- [任务目标]: 请原样抄写从含有“What is the distance measurement”的那一行开始、一直到含有“Answer: point 64,70”的那一行为止的各行，首尾两行都要包括在内。

== 条目

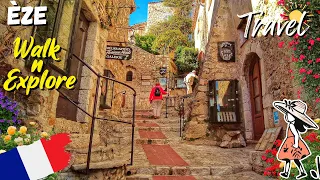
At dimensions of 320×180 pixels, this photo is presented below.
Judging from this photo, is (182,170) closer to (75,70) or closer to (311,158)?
(311,158)

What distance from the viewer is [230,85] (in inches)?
259

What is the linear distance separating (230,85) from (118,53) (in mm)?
3447

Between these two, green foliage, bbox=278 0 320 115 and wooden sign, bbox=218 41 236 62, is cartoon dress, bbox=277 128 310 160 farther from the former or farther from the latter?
wooden sign, bbox=218 41 236 62

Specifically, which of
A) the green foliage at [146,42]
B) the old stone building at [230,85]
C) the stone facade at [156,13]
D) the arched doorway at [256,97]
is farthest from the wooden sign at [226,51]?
the stone facade at [156,13]

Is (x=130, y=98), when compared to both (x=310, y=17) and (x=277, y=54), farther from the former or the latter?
(x=310, y=17)

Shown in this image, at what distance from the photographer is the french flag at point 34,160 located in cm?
75

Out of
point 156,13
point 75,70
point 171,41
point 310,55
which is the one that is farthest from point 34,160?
point 156,13

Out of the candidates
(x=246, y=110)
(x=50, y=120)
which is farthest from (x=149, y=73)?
(x=50, y=120)

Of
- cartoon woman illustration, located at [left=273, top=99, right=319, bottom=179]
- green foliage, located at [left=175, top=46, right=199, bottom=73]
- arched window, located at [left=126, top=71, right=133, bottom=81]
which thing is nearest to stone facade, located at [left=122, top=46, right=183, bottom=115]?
arched window, located at [left=126, top=71, right=133, bottom=81]

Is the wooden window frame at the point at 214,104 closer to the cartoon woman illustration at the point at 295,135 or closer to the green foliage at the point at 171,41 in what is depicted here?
the cartoon woman illustration at the point at 295,135

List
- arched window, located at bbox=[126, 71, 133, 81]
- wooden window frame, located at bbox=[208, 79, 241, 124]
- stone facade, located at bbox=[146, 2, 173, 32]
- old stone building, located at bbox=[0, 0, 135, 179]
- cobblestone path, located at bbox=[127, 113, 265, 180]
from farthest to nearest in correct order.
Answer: stone facade, located at bbox=[146, 2, 173, 32] → arched window, located at bbox=[126, 71, 133, 81] → wooden window frame, located at bbox=[208, 79, 241, 124] → cobblestone path, located at bbox=[127, 113, 265, 180] → old stone building, located at bbox=[0, 0, 135, 179]

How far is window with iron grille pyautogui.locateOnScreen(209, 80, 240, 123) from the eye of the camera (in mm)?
6352

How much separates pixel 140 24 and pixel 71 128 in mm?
27326

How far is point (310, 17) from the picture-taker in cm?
325
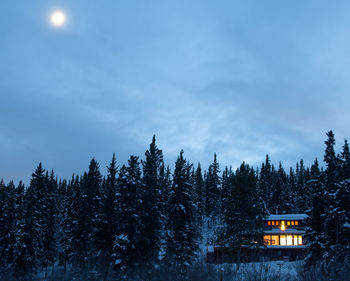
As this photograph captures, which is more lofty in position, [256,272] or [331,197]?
[331,197]

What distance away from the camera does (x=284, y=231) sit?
61.3 metres

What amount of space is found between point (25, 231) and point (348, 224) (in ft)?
128

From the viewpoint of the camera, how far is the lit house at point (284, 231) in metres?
61.0

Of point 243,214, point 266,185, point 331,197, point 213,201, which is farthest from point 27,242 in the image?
point 266,185

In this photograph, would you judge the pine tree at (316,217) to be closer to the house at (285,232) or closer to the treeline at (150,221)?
the treeline at (150,221)

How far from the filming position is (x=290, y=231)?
6131 cm

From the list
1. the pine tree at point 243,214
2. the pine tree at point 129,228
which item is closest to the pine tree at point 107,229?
the pine tree at point 129,228

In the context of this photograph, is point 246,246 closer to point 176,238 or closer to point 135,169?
point 176,238

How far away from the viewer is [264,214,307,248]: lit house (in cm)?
6100

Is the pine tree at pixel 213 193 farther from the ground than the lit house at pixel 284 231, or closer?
farther from the ground

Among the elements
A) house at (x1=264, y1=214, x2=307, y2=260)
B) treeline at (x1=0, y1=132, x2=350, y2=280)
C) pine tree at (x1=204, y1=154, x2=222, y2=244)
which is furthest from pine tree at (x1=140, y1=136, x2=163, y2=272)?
pine tree at (x1=204, y1=154, x2=222, y2=244)

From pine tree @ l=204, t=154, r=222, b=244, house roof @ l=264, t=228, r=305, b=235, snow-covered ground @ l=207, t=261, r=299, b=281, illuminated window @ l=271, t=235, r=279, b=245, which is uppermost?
pine tree @ l=204, t=154, r=222, b=244

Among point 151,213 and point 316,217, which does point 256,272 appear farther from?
point 316,217

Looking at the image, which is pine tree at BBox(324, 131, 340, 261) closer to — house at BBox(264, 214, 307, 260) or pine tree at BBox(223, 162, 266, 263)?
pine tree at BBox(223, 162, 266, 263)
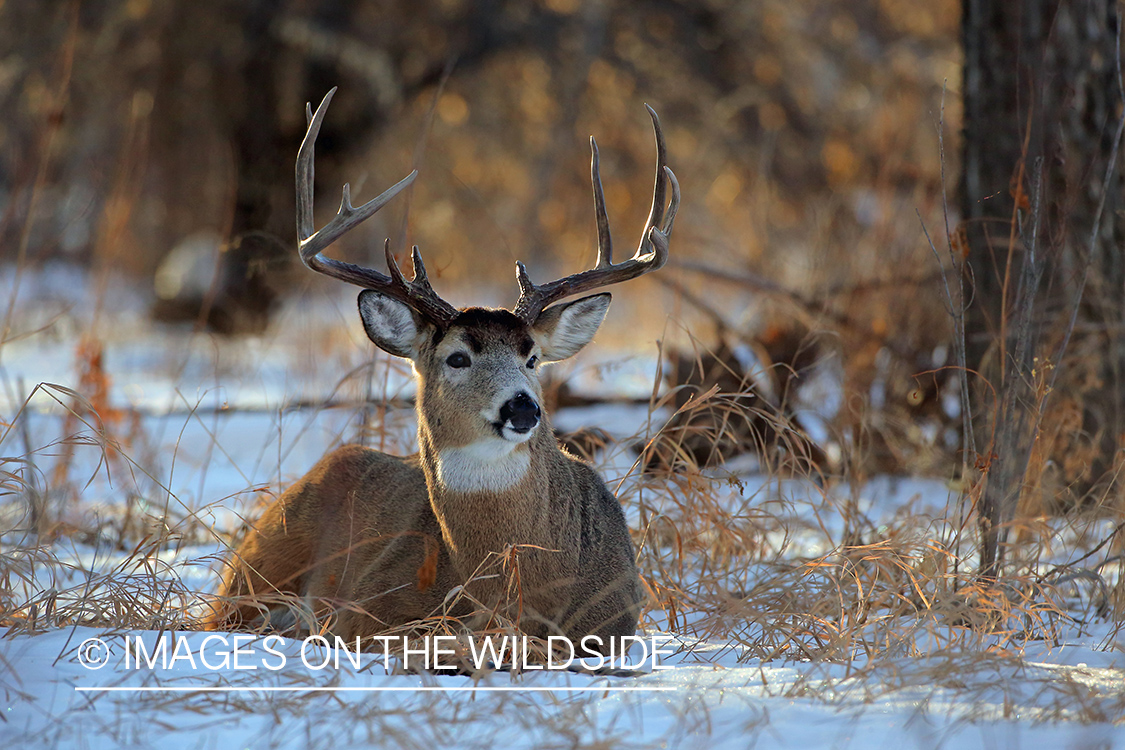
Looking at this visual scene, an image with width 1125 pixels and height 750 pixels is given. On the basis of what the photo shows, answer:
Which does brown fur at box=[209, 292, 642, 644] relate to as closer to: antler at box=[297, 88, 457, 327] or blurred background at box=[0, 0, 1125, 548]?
antler at box=[297, 88, 457, 327]

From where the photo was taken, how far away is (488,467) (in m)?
3.79

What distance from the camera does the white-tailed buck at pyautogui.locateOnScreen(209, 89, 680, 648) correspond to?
12.3 feet

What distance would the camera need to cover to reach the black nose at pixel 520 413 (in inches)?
144

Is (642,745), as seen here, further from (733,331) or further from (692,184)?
(692,184)

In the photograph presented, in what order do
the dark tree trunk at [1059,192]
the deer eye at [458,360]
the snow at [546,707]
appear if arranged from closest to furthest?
the snow at [546,707] → the deer eye at [458,360] → the dark tree trunk at [1059,192]

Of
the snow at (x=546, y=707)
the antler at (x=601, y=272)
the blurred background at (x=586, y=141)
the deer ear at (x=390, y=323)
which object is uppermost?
the blurred background at (x=586, y=141)

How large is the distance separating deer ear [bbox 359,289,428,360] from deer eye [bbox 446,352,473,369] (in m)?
0.24

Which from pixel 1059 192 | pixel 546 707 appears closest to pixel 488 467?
pixel 546 707

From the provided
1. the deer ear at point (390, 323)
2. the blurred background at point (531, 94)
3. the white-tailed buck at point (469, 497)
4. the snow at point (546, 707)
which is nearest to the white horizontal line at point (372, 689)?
the snow at point (546, 707)

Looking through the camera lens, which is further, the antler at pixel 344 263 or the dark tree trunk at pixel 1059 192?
the dark tree trunk at pixel 1059 192

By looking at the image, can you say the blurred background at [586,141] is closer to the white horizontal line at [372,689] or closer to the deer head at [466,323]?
the deer head at [466,323]

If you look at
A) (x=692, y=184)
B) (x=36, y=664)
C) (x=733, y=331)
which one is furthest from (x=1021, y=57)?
(x=692, y=184)

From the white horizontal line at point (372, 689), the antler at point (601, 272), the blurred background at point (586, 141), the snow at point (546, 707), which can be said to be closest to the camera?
the snow at point (546, 707)

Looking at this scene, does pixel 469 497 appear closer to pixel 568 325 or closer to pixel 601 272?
pixel 568 325
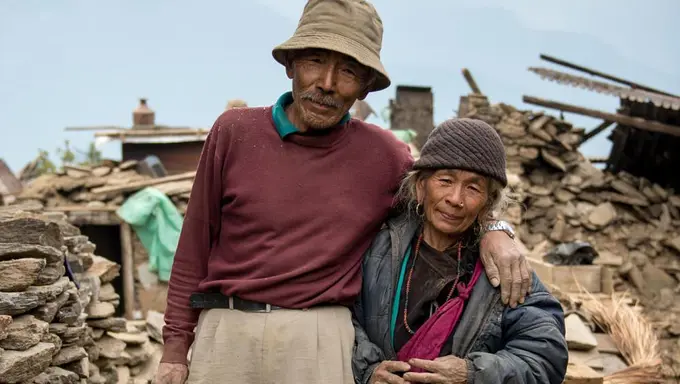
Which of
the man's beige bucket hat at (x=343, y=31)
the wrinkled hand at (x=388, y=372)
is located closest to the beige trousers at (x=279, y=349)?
the wrinkled hand at (x=388, y=372)

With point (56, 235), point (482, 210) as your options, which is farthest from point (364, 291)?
point (56, 235)

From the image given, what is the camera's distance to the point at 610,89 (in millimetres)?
11398

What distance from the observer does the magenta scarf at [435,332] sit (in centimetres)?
273

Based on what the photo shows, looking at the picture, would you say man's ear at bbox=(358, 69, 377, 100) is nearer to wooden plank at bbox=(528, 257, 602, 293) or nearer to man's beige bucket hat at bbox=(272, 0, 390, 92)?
man's beige bucket hat at bbox=(272, 0, 390, 92)

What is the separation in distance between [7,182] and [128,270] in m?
3.72

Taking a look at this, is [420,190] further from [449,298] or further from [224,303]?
[224,303]

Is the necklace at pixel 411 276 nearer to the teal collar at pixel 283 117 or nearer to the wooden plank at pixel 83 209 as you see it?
the teal collar at pixel 283 117

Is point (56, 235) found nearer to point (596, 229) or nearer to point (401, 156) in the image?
point (401, 156)

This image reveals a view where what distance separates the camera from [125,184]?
1241 centimetres

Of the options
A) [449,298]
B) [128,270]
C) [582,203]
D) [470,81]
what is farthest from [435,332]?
[470,81]

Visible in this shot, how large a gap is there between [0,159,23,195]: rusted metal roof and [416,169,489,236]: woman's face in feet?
40.0

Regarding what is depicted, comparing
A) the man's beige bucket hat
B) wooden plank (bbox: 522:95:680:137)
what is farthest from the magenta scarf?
wooden plank (bbox: 522:95:680:137)

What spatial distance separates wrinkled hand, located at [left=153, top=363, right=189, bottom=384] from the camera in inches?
116

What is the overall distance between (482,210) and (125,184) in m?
10.4
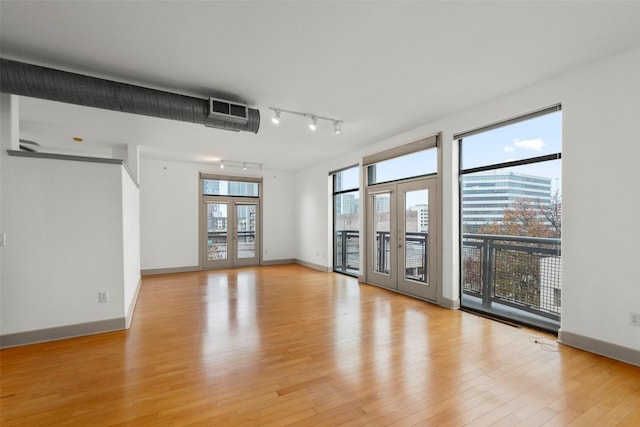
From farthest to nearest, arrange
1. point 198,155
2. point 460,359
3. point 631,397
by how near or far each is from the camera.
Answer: point 198,155
point 460,359
point 631,397

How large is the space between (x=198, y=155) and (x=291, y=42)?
513 cm

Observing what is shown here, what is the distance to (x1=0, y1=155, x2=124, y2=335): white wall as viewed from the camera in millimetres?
3242

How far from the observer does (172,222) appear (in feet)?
25.4

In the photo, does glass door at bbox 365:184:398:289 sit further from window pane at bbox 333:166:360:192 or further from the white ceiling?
the white ceiling

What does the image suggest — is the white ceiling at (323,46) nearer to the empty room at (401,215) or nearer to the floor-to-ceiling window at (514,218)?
the empty room at (401,215)

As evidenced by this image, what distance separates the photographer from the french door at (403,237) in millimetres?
4930

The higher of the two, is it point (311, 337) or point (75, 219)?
point (75, 219)

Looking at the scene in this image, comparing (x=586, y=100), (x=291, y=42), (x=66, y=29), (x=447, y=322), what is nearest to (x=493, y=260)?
(x=447, y=322)

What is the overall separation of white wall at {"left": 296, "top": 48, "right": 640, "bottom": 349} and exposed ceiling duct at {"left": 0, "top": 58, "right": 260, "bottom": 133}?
12.3ft

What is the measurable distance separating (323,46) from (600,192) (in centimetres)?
311

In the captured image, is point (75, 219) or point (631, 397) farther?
point (75, 219)

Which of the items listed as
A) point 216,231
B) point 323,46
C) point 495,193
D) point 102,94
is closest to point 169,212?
point 216,231

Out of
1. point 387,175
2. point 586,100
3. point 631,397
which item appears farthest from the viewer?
point 387,175

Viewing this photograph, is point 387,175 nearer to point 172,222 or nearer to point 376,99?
point 376,99
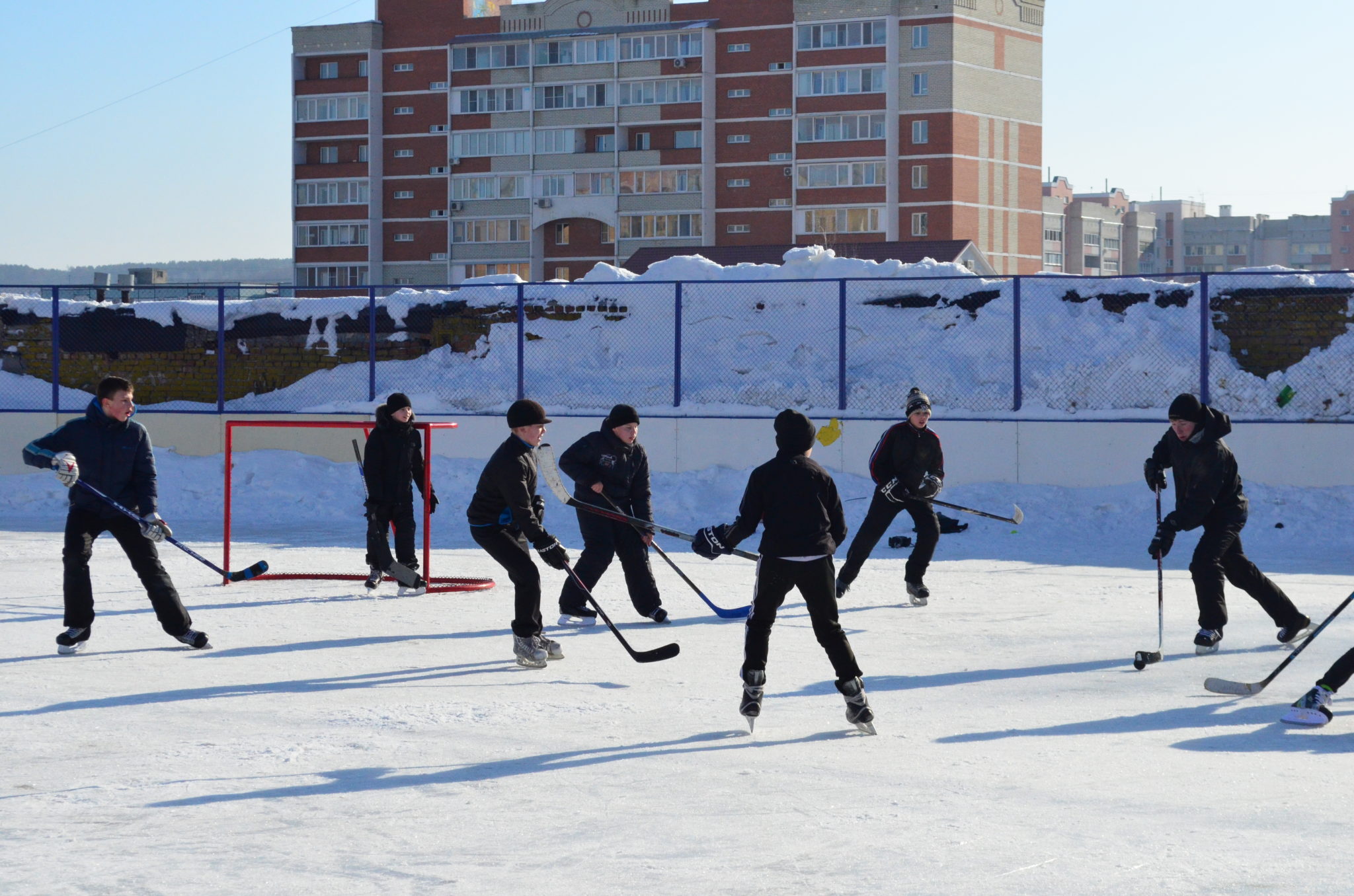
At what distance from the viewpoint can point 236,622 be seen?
391 inches

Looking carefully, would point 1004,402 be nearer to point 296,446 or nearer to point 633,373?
point 633,373

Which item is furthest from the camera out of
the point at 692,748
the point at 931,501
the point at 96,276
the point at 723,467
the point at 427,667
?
the point at 96,276

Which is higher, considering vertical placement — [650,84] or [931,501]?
[650,84]

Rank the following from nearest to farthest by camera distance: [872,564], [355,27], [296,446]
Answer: [872,564], [296,446], [355,27]

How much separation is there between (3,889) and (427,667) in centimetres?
391

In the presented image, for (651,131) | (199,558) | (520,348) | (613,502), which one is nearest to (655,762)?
(613,502)

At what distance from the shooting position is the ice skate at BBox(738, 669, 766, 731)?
259 inches

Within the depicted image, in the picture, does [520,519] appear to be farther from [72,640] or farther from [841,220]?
[841,220]

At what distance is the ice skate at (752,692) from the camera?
6590 millimetres

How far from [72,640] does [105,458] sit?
1129mm

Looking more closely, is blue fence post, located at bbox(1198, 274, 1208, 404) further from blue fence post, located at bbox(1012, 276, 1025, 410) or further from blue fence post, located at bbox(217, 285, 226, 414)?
blue fence post, located at bbox(217, 285, 226, 414)

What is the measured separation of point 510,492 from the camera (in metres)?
8.09

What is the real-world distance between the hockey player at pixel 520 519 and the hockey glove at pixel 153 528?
69.7 inches

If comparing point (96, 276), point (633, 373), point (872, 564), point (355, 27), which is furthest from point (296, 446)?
point (355, 27)
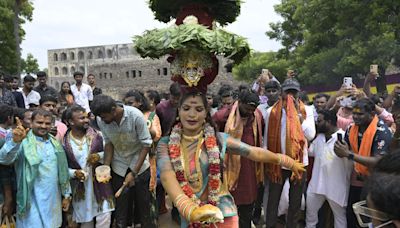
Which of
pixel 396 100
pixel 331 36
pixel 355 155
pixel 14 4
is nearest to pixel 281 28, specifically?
pixel 331 36

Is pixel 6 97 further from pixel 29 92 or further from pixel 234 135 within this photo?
pixel 234 135

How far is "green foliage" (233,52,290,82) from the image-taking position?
25844 millimetres

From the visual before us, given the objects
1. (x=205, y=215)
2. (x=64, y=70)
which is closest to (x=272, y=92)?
(x=205, y=215)

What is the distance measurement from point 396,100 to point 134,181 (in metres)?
4.25

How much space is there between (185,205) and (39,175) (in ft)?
7.95

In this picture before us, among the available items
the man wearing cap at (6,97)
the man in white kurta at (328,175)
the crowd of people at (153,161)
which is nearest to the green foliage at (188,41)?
the crowd of people at (153,161)

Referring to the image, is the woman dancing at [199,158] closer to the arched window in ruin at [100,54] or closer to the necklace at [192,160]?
the necklace at [192,160]

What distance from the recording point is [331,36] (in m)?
22.5

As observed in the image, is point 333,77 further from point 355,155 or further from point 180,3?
point 180,3

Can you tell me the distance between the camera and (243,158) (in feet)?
17.5

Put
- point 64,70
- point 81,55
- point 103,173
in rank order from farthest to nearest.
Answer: point 64,70 < point 81,55 < point 103,173

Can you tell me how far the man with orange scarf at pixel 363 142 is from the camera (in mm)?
4762

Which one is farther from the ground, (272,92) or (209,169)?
(272,92)

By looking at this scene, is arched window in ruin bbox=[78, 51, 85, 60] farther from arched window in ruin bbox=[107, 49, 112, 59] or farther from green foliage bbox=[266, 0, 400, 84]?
green foliage bbox=[266, 0, 400, 84]
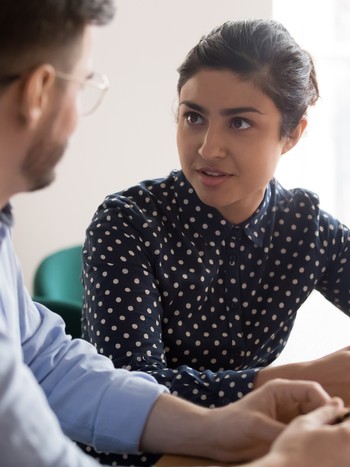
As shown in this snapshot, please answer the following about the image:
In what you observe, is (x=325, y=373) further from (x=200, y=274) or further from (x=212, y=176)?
(x=212, y=176)

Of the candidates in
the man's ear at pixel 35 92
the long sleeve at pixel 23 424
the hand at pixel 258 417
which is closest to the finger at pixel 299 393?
the hand at pixel 258 417

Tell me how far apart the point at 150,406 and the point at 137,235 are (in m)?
0.60

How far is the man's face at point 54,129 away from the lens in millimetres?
1163

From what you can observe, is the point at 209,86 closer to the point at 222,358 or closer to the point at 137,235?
the point at 137,235

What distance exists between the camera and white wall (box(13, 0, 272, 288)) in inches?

====

- [回答]:
What is the distance measurement from point 396,100 to point 134,181 (in metres)?
4.25

How much space is there between (185,205) and (39,175) (in ft)?
7.95

In this picture before us, among the available items
the man wearing cap at (6,97)
the man in white kurta at (328,175)
the crowd of people at (153,161)
which is nearest to the green foliage at (188,41)?
the crowd of people at (153,161)

Referring to the image, is the woman dancing at [199,158] closer to the arched window in ruin at [100,54] or closer to the necklace at [192,160]?
the necklace at [192,160]

What distance from the recording point is [331,36] (in m)?
22.5

As observed in the image, is point 333,77 further from point 355,155 or further from point 180,3?
point 180,3

Can you tell me the distance between the camera and (243,158) (in feet)?
17.5

Put
- point 64,70
- point 81,55
- point 103,173
in rank order from farthest to nearest.
Answer: point 64,70 < point 81,55 < point 103,173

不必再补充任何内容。